One early case addressing these types of issues involves a Supreme Court of the United States (SCOTUS) decision from 1992. The case, Quill Corp. v. North Dakota, prohibited the state’s ability to collect taxes on a business that lacked a physical presence within the state. States are attempting to circumvent this precedent in two main ways. Essentially, states are proposing legislation that would both directly address the problem or circumvent the issue.
Proposals to directly address the issue of taxing businesses without a physical presence in the state
The direct approach involves passing laws that would allow for the imposition of a sales tax upon transactions conducted online even if the business does not operate directly in the state that the item is purchased.
These proposals, referred to as marketplace provider bills, were recently discussed in a publication by Bloomberg BNA. Such proposals are under consideration in Minnesota, New York, Rhode Island, Texas and Washington.
Proposals to circumvent the issue and still collect taxes from businesses
States are also considering proposals that allow the state to establish a business nexus with minimal contact in the state. A recent piece in Accounting Today discussed this attempt.
Essentially, the term business nexus is a legal one that refers to the amount of presence a business must have within a state before the state can collect taxes on that business. 22 states have legislation that establishes this business nexus if an employee of the business enters the state one to four times annually.
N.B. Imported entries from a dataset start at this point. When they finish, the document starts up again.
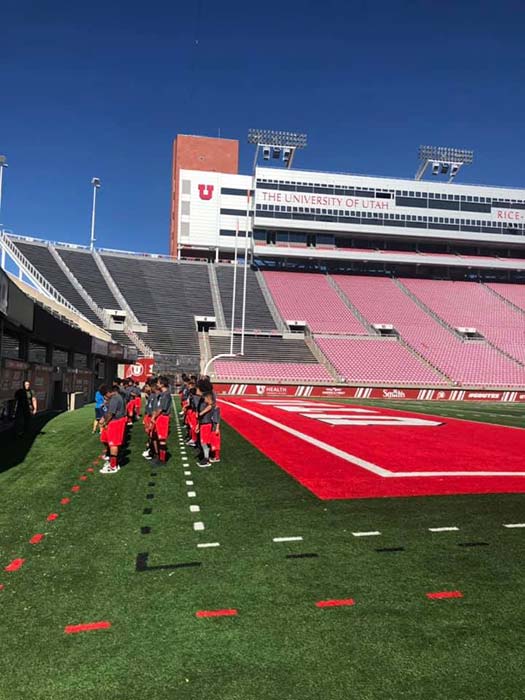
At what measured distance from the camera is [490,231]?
63.3 m

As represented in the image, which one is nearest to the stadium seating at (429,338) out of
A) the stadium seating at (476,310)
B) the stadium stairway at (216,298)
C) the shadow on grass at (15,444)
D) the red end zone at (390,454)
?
the stadium seating at (476,310)

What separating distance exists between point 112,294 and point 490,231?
156ft

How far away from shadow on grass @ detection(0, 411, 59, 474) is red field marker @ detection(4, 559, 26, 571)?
5.09 metres

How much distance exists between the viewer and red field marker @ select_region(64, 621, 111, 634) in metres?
3.89

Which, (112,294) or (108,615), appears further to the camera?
(112,294)

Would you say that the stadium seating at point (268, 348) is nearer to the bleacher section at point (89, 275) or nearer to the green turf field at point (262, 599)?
the bleacher section at point (89, 275)

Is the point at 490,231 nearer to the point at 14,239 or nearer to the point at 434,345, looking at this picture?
the point at 434,345

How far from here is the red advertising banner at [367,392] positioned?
125 ft

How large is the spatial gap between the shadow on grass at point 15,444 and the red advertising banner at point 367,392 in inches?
841

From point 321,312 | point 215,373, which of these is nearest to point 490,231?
point 321,312

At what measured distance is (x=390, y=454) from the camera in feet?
38.4

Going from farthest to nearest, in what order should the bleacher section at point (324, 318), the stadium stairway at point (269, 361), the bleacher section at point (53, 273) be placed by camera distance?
the bleacher section at point (53, 273) < the bleacher section at point (324, 318) < the stadium stairway at point (269, 361)

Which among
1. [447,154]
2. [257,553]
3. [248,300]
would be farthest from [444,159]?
[257,553]

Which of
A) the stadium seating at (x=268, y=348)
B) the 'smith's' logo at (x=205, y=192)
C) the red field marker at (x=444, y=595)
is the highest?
the 'smith's' logo at (x=205, y=192)
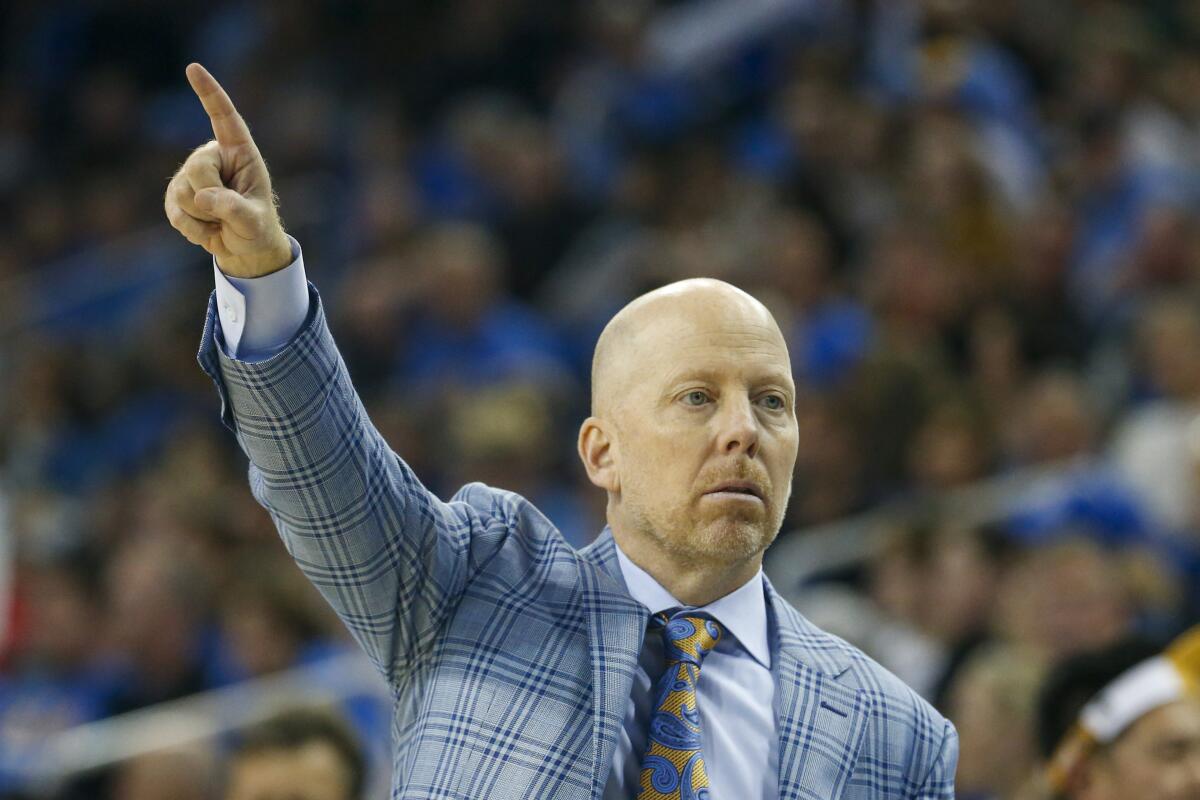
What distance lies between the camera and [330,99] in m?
10.5

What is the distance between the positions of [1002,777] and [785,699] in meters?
2.05

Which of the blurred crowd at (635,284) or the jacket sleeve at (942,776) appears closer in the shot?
the jacket sleeve at (942,776)

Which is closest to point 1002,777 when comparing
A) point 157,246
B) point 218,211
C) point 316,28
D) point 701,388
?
point 701,388

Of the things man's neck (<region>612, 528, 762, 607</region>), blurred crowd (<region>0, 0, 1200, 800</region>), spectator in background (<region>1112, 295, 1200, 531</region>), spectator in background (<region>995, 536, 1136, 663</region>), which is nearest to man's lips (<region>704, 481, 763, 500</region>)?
man's neck (<region>612, 528, 762, 607</region>)

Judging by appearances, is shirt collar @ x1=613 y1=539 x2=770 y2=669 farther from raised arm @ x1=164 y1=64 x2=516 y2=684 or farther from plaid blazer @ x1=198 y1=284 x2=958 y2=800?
raised arm @ x1=164 y1=64 x2=516 y2=684

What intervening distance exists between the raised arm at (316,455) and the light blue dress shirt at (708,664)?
0.9 inches

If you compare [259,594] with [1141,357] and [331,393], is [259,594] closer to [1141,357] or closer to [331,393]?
[1141,357]

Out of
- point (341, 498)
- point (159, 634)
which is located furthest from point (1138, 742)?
point (159, 634)

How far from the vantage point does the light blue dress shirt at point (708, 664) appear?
7.91ft

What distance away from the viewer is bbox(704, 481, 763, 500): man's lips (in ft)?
8.54

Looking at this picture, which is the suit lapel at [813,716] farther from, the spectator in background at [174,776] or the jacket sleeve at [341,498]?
the spectator in background at [174,776]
Impact of proposals on your business
The Texas legislature has two marketplace provider bills under consideration. One would hold marketplace providers responsible for state sales taxes while the other would result in an “economic nexus” that would hold businesses that make over $1 million on items delivered in the state or make 2,000 sales within the state subject to state taxes. Both bills are still under revision. If passed, these laws could result in higher tax rates for businesses operating in states impacted by these or similar proposals.
These legal issues bring attention to the importance of businesses to seek legal counsel to ensure their dealings are in compliance with tax laws. Navigating these issues is not an easy task, but an experienced attorney can help you preserve your business interests by addressing everything from the threat of an audit to basic tax disputes.